People in the News
Jun. 27, 1985
PHOENIX, Ariz. (AP) _ For actor Anthony Quinn, ''this is a troubled time for films,'' and it has convinced him to stick to the theater.
'''Rambo,' 'Star Wars,' car chases and explosions. ... Few pictures that are being made deal with the human condition,'' said the 70-year-old Quinn, here for eight performances of ''Zorba The Greek.'' ''I've done 15 plays and have found that I belong in theater more than films, especially now at my age.
''There is a wider range of roles in theater. Also, I have more control,'' he added.
''In films, the cutter and editors take over. In theater, I do my own editing. The audience dictates to me what should happen. A play is a living thing.''
LONDON (AP) - Laurence Olivier has returned to work on his latest book about acting, having recuperated from a fall that gashed his leg, the actor's secretary said Thursday.
''He is fine again now,'' said Shirley Luke.
Lord Olivier, 78, stumbled against a piece of furniture at his country home near Shoreham in southern England last weekend, Ms. Luke told a reporter.
PASADENA, Calif. (AP) - Rhythm and bluesman Ike Turner has been released from jail after posting $5,000 bond on a cocaine conspiracy charge, authorities said. He faces arraignment July 9.
The former husband of singer Tina Turner is charged, along with three other men, with conspiring to sell $16,000 worth of cocaine. He was arrested last Friday, and police said $1,000 worth of cocaine was seized at his North Hollywood apartment at the time.
Turner, 53, posted bond late Tuesday after being charged with one count of conspiracy, one count of possession of a controlled substance, and a count of maintaining a place for selling or using a controlled substance, Deputy District Attorney Michael Genelin said Wednesday.
Turner is best known as half of the Ike and Tina Turner Revue, whose frenetic version of ''Proud Mary'' won them wide popularity in the early 1970s.
LONDON (AP) - Vanessa Redgrave and Natasha Richardson, her 21-year-old daughter, will star opposite each other as the actress Arkadina and her daughter Nina in an upcoming London production of Chekhov's classic tragicomedy ''The Seagull.''
Opening at the Queen's Theater July 29, the play will mark the first time that Miss Redgrave has appeared on stage with Miss Richardson, her eldest daughter by director Tony Richardson.
Miss Richardson received good notices in a previous version of this production that played West London's Lyric Hammersmith Theater in May and starred John Hurt and Samantha Eggar.
For its 14-week season in the West End, London's Broadway, Miss Redgrave will replace Miss Eggar, and Jonathan Pryce will replace Hurt as the dissipated novelist Trigorin.
Miss Redgrave appears with her younger daughter, Joely Richardson, in David Hare's new film ''Wetherby.''
GREENEVILLE, Tenn. (AP) - Being related to Davy Crockett has its rewards, but the fame of the real-life hero and made-in-Hollywood frontiersman only goes so far, say kinfolk gathering here for a reunion Friday.
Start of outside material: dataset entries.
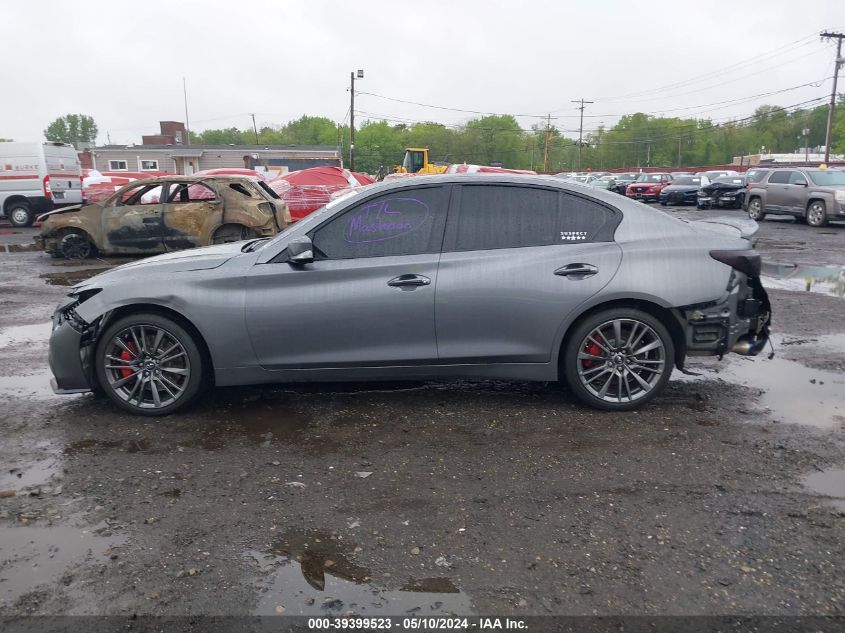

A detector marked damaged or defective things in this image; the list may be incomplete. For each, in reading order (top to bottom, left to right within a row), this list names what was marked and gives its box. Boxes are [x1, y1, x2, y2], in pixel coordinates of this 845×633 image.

burned car [36, 174, 290, 258]
charred car body [36, 174, 290, 258]
burned car [696, 175, 748, 210]
charred car body [696, 175, 748, 210]
charred car body [46, 175, 772, 418]
burned car [47, 173, 772, 414]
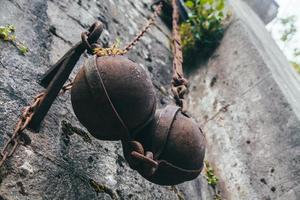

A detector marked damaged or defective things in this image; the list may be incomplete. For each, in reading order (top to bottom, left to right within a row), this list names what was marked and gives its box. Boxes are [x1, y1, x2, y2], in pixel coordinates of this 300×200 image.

rusted iron chain [0, 83, 72, 167]
second rusty bell [69, 55, 155, 141]
rusty metal bell [70, 55, 155, 141]
rusty metal bell [122, 105, 206, 185]
rusted iron chain [171, 0, 188, 112]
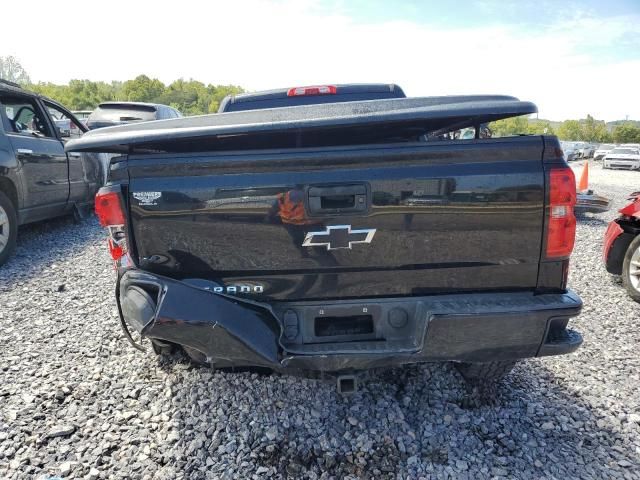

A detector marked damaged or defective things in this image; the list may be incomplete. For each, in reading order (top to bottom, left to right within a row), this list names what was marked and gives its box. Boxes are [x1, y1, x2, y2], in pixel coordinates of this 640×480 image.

damaged rear bumper [117, 268, 584, 374]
Jim Dumas, great-great-great-great grandson of Crockett, said he couldn't resist boasting about his forebear when he was a child. ''Half of the time the other kid would shoot back 'Yeah, and I'm Jesse James' half-brother,' so I piped down,'' he said.
Mildred Hope, Crockett's 87-year-old great-great granddaughter, said that when she taught seventh and eighth grade, ''I never failed to tell my history students of the connection right away. It made Tennessee history come to life for them.''
Two hundred descendants of Crockett - who left offspring by two wives - were attending the gathering.
''History has always depicted him as the last man to die at the Alamo,'' said Dumas, who organized the get-together. ''I wouldn't pretend to know exactly how he died. He could have been the first . .. it really doesn't matter.''
Davy Crockett was born in 1786. He was a scout for Gen. Andrew Jackson and commanded a battalion of mounted riflemen in the Creek campaign of 1813-14.
A noted humorist and author, he served in the Tennessee State Legislature and was a three-term U.S. congressman.
When he was defeated for a fourth term in 1834, Crockett went to Texas where he died two years later as one of the 186 defenders of the Alamo who were fighting for the state's independence from Mexico.
In the 1950s, he became a hero for an entire generation when Fess Parker played the frontiersman on television.